Well, that could explain it :p
That would also be consistent with the man page for sane-config:
--libs Print the additional libraries that are necessary to link a SANE
frontend to libsane.
I'll sed those out and follow up with arch on the behavior of sane. What is the output of your:
sane-config --libs
?
Tim, all:
net-snmp-config --libs includes NON library information which causes packages built later that depend on it (eg: sane) to fail to link due to extraneous library information. I opened a bug report with Arch:
Serghei, All,
Looking at the concatenation, even if net-snmp-config included linker flags in the linker --libs string, the build should not have failed.

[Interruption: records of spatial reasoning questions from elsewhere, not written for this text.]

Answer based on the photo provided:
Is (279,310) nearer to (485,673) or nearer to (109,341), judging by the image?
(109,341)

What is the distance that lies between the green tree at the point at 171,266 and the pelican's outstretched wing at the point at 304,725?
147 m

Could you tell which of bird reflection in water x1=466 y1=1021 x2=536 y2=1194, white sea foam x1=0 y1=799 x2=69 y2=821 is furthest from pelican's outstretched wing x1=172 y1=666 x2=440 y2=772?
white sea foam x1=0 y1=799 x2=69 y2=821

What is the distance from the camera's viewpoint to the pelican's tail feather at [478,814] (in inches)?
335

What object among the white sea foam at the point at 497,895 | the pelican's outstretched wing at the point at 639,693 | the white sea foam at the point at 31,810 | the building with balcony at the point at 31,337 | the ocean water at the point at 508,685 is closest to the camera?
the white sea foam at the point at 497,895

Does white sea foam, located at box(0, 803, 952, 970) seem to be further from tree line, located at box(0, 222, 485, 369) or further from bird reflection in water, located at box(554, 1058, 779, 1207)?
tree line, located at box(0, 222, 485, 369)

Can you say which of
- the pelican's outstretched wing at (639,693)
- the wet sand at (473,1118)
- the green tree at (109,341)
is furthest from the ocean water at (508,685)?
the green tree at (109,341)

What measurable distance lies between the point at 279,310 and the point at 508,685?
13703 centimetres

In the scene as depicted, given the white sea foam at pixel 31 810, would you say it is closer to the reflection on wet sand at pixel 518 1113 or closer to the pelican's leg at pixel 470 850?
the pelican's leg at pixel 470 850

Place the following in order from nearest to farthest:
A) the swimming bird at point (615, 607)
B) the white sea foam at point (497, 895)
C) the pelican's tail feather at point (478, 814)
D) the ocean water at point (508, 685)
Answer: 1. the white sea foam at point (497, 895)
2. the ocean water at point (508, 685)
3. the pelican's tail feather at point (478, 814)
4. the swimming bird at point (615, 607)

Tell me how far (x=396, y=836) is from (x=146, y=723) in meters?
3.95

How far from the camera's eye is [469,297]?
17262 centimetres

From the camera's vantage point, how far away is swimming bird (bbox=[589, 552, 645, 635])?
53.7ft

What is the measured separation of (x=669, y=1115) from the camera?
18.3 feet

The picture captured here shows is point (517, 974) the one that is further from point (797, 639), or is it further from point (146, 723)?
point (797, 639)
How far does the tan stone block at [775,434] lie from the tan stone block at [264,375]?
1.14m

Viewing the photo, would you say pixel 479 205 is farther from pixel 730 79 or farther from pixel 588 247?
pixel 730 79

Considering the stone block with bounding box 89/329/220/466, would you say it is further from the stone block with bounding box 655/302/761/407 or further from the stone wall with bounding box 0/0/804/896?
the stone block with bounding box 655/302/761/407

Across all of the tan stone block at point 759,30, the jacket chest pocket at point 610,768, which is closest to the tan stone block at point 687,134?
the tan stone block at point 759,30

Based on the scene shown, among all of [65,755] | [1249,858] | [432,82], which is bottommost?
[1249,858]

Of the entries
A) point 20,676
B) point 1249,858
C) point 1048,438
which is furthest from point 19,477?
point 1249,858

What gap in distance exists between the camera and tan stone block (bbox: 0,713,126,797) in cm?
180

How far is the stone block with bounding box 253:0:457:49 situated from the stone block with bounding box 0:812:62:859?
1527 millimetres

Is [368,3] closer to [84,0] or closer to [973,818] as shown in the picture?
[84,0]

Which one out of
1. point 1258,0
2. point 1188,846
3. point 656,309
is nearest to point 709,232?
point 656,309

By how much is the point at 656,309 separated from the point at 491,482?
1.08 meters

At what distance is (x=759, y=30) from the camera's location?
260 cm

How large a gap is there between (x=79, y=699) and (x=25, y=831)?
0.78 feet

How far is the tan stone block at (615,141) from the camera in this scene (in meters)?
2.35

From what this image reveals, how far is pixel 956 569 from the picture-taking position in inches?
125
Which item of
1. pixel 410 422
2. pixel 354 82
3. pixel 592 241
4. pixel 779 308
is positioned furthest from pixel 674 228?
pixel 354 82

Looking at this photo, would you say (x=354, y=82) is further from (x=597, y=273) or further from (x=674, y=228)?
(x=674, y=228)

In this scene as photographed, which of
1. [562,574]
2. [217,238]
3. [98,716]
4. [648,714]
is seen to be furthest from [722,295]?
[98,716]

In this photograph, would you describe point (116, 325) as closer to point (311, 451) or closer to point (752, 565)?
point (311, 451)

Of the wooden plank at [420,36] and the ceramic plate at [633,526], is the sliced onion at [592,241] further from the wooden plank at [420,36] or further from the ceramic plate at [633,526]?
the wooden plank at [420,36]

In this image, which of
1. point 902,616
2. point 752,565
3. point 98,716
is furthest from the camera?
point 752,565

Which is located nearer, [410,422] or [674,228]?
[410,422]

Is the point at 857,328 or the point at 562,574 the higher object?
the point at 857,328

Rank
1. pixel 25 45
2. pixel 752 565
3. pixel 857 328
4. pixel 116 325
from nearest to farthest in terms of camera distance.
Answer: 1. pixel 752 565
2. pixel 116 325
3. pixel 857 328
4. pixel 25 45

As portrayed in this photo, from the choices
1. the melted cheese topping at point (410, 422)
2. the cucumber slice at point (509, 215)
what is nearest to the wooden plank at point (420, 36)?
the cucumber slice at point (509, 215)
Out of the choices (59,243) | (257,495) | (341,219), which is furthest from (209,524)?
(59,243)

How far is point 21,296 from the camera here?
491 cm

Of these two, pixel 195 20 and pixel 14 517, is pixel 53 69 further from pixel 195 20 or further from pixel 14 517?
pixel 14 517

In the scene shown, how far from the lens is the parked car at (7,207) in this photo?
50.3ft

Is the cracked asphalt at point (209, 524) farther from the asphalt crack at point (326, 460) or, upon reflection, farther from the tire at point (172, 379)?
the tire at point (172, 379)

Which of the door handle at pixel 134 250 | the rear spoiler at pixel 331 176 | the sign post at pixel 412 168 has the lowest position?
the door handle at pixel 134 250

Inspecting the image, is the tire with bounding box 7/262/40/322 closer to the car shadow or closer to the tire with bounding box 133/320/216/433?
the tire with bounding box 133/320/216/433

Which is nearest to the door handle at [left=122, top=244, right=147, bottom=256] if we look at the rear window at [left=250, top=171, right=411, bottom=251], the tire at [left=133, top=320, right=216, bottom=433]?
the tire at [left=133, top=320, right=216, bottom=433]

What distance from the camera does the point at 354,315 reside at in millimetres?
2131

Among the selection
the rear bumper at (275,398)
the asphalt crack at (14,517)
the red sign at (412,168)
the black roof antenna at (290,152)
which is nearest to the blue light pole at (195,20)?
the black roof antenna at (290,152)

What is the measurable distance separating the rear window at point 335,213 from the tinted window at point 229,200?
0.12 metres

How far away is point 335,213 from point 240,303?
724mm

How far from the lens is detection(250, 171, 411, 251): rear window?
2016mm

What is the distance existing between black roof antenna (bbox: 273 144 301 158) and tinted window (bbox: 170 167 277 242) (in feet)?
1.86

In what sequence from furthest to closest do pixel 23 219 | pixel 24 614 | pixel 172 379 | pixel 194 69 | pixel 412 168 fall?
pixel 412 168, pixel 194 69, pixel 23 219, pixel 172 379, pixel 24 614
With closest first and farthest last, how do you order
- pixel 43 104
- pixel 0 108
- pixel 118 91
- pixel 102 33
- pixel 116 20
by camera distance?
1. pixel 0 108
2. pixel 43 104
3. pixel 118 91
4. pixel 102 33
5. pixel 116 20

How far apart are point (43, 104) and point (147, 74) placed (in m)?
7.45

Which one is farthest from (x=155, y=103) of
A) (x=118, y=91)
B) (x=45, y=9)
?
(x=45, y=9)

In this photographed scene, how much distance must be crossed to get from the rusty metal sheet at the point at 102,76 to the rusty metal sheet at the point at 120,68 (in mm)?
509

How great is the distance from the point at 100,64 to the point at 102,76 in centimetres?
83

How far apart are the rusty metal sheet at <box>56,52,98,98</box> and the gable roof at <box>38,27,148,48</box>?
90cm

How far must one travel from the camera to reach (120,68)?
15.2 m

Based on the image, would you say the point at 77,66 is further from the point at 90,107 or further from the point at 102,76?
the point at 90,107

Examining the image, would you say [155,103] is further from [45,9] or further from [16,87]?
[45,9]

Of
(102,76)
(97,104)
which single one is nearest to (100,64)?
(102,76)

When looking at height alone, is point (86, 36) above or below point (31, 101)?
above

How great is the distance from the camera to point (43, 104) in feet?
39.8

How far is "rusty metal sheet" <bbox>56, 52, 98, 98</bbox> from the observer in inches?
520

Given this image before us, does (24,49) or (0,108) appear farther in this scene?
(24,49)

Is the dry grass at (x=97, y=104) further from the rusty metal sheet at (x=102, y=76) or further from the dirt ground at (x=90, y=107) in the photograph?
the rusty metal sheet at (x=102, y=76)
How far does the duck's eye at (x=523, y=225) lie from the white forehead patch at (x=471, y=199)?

Linking CXX shared library libkscan.so /usr/bin/ld: cannot find -lsane-Wl,-O1,--sort-common,--as-needed,-z,relro,--hash-style=gnu-L/usr/lib collect2: ld returned 1 exit status
The error above shows that the link would have succeeded if '-lsane' and '-Wl' were not concatenated together. The final part of the error was:
collect2: ld returned 1 exit status make[2]: *** [libkscan/libkscan.so.1.0.0] Error 1 make[1]: *** [libkscan/CMakeFiles/kscan-shared.dir/all] Error 2 make: *** [all] Error 2
I don't know where the actual concatenation takes place after the CMakeLists.txt is read, but it looks like whatever takes place after:
LINK kio-shared ${SANE_LIBRARIES}
is where the concatenation problem arises. Where can I look at this logic?